7. Define **clear categories** (e.g., positive/negative sentiment, topic classification, fraud detection).
8. Evaluate its accuracy and effectiveness.

**Deliverables for Classifier:**
* Code implementation.
* Explanation of classification logic and dataset.
* Performance analysis (accuracy, precision, recall, or confusion matrix).

In [None]:
topics = [
{'label': 'Tech'},
{'label': 'Science'},
{'label': 'Sport'},
{'label': 'Business'},
]
class_descriptions = [topic['label'] for topic in topics]
class_embeddings = create_embeddings(class_descriptions)

In [None]:
article = {"headline": "How NVIDIA GPUs Could Decide Who Wins the AI Race", "keywords": ["ai", "business", "computers"]}

 def create_article_text(article):
  return f"""Headline: {article['headline']} Keywords: {', '.join(article['keywords'])}"""

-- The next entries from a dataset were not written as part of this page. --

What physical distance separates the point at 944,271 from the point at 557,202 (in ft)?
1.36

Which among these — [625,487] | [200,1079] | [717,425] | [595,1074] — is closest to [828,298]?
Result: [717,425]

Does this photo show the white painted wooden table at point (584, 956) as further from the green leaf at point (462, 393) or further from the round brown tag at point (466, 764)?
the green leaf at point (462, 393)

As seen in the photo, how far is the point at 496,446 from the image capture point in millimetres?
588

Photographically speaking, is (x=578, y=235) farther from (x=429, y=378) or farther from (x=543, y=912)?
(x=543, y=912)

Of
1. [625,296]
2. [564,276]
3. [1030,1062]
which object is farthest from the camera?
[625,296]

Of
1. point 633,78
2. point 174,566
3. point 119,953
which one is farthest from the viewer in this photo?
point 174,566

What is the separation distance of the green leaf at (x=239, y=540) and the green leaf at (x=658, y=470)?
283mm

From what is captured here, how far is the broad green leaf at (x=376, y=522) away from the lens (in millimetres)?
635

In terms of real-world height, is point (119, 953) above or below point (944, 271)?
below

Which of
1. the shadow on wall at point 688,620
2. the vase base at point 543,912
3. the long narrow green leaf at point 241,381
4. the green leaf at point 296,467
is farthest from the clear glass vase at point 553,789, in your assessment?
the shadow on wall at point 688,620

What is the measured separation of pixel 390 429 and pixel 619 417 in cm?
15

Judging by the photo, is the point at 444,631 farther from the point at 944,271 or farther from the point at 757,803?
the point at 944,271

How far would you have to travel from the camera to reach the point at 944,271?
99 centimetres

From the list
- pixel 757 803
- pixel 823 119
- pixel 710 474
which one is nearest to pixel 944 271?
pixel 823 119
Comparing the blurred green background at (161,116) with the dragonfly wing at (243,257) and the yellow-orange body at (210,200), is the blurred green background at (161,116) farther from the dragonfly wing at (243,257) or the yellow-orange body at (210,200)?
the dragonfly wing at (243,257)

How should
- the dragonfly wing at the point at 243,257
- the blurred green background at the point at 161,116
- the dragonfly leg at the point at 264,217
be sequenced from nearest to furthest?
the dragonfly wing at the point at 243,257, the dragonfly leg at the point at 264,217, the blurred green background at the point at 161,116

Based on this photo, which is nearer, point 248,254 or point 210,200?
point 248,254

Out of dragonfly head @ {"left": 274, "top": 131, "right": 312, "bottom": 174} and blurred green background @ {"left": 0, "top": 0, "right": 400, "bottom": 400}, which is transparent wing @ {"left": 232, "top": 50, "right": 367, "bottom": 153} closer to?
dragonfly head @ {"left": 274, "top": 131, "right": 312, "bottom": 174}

article_text = create_article_text(article)
article_embeddings = create_embeddings(article_text)[0]

In [None]:
def find_closest(query_vector, embeddings):
  distances = []
  for index, embedding in enumerate(embeddings):
    dist = distance.cosine(query_vector, embedding)
    distances.append({"distance": dist, "index": index})
return min(distances, key=lambda x: x["distance"])

closest = find_closest(article_embeddings, class_embeddings)



---



## Extra Credit: Integrate a Vector Database
🔹 **Challenge**: Instead of storing and retrieving embeddings in memory, integrate a **vector database** such as:

* **AstraDB** (built on Apache Cassandra)
* **Pinecone** (real-time vector search)
* **ChromaDB** (open-source vector store)

🔹 Store embeddings in the database and retrieve relevant results dynamically.

🔹 Explain how the integration improves scalability and search efficiency.